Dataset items
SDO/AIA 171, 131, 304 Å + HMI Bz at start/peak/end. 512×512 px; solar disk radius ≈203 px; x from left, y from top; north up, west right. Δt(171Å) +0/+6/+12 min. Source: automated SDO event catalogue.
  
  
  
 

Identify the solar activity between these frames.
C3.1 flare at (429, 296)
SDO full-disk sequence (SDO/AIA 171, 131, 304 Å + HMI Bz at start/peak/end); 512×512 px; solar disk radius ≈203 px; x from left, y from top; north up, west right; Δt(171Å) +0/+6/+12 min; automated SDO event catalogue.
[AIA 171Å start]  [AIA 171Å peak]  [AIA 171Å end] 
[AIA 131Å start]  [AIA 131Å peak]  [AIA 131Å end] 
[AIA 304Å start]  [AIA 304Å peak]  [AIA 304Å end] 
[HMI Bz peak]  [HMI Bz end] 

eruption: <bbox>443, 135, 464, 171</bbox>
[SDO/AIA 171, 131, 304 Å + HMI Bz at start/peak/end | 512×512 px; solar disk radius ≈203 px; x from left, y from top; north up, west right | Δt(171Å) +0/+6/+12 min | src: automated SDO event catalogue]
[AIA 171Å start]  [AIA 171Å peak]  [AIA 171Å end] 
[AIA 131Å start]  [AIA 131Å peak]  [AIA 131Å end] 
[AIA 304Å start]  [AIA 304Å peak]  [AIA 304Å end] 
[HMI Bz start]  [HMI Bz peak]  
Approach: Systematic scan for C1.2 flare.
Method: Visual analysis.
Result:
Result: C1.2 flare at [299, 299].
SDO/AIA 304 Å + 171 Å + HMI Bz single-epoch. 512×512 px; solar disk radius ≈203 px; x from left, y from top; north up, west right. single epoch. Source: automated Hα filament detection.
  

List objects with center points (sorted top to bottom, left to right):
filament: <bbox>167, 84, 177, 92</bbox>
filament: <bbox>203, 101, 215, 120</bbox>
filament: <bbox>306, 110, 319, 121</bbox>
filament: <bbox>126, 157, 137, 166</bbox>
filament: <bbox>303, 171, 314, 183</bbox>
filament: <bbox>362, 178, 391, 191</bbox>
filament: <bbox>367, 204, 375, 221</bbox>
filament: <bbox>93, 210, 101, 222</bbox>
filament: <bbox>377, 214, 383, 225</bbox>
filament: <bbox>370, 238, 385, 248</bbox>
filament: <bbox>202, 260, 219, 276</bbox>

**Instruction:**
Render every line of all the entries above as a JSON list of strings, one string per line, leaving out blank lines.

**The response:**
[
  "SDO/AIA 171, 131, 304 Å + HMI Bz at start/peak/end. 512×512 px; solar disk radius ≈203 px; x from left, y from top; north up, west right. Δt(171Å) +0/+6/+12 min. Source: automated SDO event catalogue.",
  "Identify the solar activity between these frames.",
  "C3.1 flare at (429, 296)",
  "SDO full-disk sequence (SDO/AIA 171, 131, 304 Å + HMI Bz at start/peak/end); 512×512 px; solar disk radius ≈203 px; x from left, y from top; north up, west right; Δt(171Å) +0/+6/+12 min; automated SDO event catalogue.",
  "[AIA 171Å start]  [AIA 171Å peak]  [AIA 171Å end] ",
  "[AIA 131Å start]  [AIA 131Å peak]  [AIA 131Å end] ",
  "[AIA 304Å start]  [AIA 304Å peak]  [AIA 304Å end] ",
  "[HMI Bz peak]  [HMI Bz end] ",
  "eruption: <bbox>443, 135, 464, 171</bbox>",
  "[SDO/AIA 171, 131, 304 Å + HMI Bz at start/peak/end | 512×512 px; solar disk radius ≈203 px; x from left, y from top; north up, west right | Δt(171Å) +0/+6/+12 min | src: automated SDO event catalogue]",
  "[AIA 171Å start]  [AIA 171Å peak]  [AIA 171Å end] ",
  "[AIA 131Å start]  [AIA 131Å peak]  [AIA 131Å end] ",
  "[AIA 304Å start]  [AIA 304Å peak]  [AIA 304Å end] ",
  "[HMI Bz start]  [HMI Bz peak]  ",
  "Approach: Systematic scan for C1.2 flare.",
  "Method: Visual analysis.",
  "Result:",
  "Result: C1.2 flare at [299, 299].",
  "SDO/AIA 304 Å + 171 Å + HMI Bz single-epoch. 512×512 px; solar disk radius ≈203 px; x from left, y from top; north up, west right. single epoch. Source: automated Hα filament detection.",
  "List objects with center points (sorted top to bottom, left to right):",
  "filament: <bbox>167, 84, 177, 92</bbox>",
  "filament: <bbox>203, 101, 215, 120</bbox>",
  "filament: <bbox>306, 110, 319, 121</bbox>",
  "filament: <bbox>126, 157, 137, 166</bbox>",
  "filament: <bbox>303, 171, 314, 183</bbox>",
  "filament: <bbox>362, 178, 391, 191</bbox>",
  "filament: <bbox>367, 204, 375, 221</bbox>",
  "filament: <bbox>93, 210, 101, 222</bbox>",
  "filament: <bbox>377, 214, 383, 225</bbox>",
  "filament: <bbox>370, 238, 385, 248</bbox>",
  "filament: <bbox>202, 260, 219, 276</bbox>"
]